Yeah, I hear you, but here’s where I’m coming from. First, I’m not talking about numbers or data per se. It’s all in how it’s used, and what data it is. I love a bunch of data, but it’s all too easy to substitute quantity of numbers for actual systems design. Command Ops does a good job of having lots of numbers but also a sophisticated game system, where the player can pick and choose how much they get into. Pretty much every game by Koger or Grigsby, IMO, is the opposite–data overload to hide the fact that the essential game systems are weak or underdeveloped, at best.
I feel that a simulation that is built on this sort of framework, where you focus on quantifying the value of individual weapons and where the specific quanta of data the player works with is some form of “X thousand rifles, X dozen tanks of Y model,” is fundamentally a bad simulation.

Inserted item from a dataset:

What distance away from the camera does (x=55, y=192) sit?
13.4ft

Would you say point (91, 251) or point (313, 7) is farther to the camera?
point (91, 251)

It might make a good game-like interactive product (and I sometimes do like to revel in the rivets), it can’t be good simulation or really a good “game,” because that sort of modeling I feel is essentially wrong-headed and inevitably will return ahistorical, unrealistic, and generally bizarre results in the long run.
In other words, sure, you can ignore it if you want, but it’s not about ignoring it because it isn’t my preferred way of playing. It’s about my strong belief that the basic design philosophy is flawed. It’s not that data isn’t immersive, it’s that all too often designers use masses of data to hide the flaws in the game. And adding more data, without the systems that actually use that data, and in such a way that the player can do something with that information that has a reasonable cause/effect relationship, to me is not fun.